The next series I made had rockets in them. The photo above shows one of these, and it’s one that Roger, who I went to school with 45 years ago, identified as his favourite from the set. He liked the humour, and I guess that collage lends itself to making fun because of this reuse aspect.

Although the watercolour part determined the use of rockets because I wanted a theme to use the bleed in the centre, where the excess liquid has damaged the pristine line, infiltrated the swatch of paint, it’s impossible with collage to anticipate exactly what will happen in the creative process. I look at magazine pages and just pick out things that appeal to me, then when I’m assembling the collage I just pick things up off the table top and glue them down in a seamless movement. 


There’s thought but it’s all done on the fly. The next series I did was cars, and I used a square of water from the beginning to get the TV-like shape in the middle that’s filled with bleeding colour. The car series are quite self-conscious in this way and I got images of cars out of the motorsport magazines to link to the cut-shape cars I made with scissors. There’s a good deal of skill involved in making these figures, you have to know where to turn the paper to get the right outline.


After the cars I turned to the theme of death because I’d been talking with Basia and she had shown me photos of dead birds she’d made in the 80s. The colour is still joyous but the works’re getting more serious, more contemplative, more difficult.


I returned to the TV-shaped bleeds in the television man series, which’re just silly little things with a subtext, I like the way that they make fun of themselves, the electric zaps at the top were quite hard to do and the hands often wouldn’t stick down the first time. Unlike one of the birds I didn’t tear any of these.

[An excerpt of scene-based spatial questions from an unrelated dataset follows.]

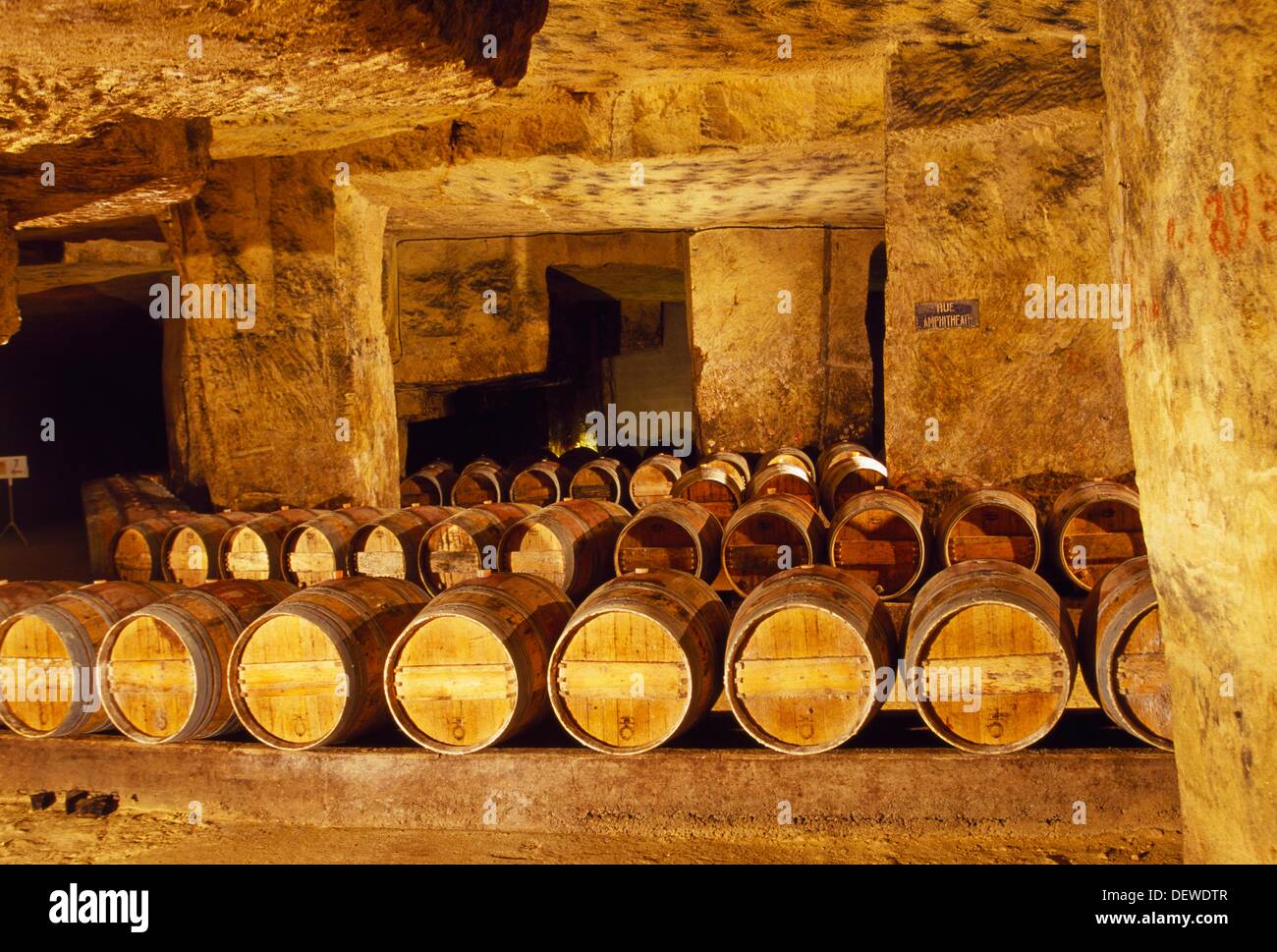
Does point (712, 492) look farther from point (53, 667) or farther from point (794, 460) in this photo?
point (53, 667)

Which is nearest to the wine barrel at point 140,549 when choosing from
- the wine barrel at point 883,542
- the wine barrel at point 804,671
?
the wine barrel at point 883,542

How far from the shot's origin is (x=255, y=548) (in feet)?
18.4

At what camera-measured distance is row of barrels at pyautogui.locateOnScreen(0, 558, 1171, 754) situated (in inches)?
118

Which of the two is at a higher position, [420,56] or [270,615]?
[420,56]

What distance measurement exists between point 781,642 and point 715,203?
5.89 meters

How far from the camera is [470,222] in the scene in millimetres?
9102

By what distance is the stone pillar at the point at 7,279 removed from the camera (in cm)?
410

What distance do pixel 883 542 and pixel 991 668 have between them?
1.87 metres

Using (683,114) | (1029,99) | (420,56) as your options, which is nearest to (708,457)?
(683,114)

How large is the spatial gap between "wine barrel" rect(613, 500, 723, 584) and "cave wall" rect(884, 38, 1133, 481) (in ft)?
4.19

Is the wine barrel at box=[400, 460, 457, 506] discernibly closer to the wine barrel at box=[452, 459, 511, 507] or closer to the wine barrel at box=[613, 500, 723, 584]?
the wine barrel at box=[452, 459, 511, 507]

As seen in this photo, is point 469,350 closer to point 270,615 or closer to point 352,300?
point 352,300

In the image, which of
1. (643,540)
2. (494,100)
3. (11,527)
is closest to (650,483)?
(643,540)

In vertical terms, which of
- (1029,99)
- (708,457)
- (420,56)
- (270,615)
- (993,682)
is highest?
(1029,99)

Wednesday, 2 November 2022

Doorbell/intercom breaks down again

Ok so after Dan the electrician got the Akuvox doorbell installed on my house the thing worked for exactly ONE DAY before it broke down. I got it to buzz reliably on one occasion and then when a friend came to visit he had to call me from outside on the pavement because I wasn’t answering. 

I wasn’t answering because the doorbell didn’t sound. This was because it had broken down again. I was back in groundhog day, sort of like enjoying sunny days in Sydney in November 2022. For a few hours the sun shines and then BANG the clouds come overhead and it starts to spit.

My doorbell is raining on my parade.

Dan came and tinkered around in the ceiling, then tinkered around in the wall, then did something with a bunch of wires. I asked him at the end about what the problem was and he said something about the wires pulling out of their contacts because of pressure. Apparently he’d combined all the wires into one strand or something – who KNOWS?

When I worked for Yamatake-Honeywell in the nineties we had the sales company and the service company and now I know why they have a separate arm just for service. Because you KNOW that as soon as there’s an opportunity for something to go wrong it’s going to go wrong and it’s going to inconvenience the largest number of people. Just by writing this post I’m jinxing the machine, the machine is watching it’s got an AI component reading every blog in the world and it’s going to see what I’ve so recklessly written and start plotting to take out my doorbell so that my life falls apart.

I still haven’t worked out what to do with the old parts from the previous doorbell/intercom. They’ll probably sit on my bookshelf for 10 years and then get thrown in the garbage. Life is like a box of junk, you think it’s worth something but it turns out the valuables are just taking up space.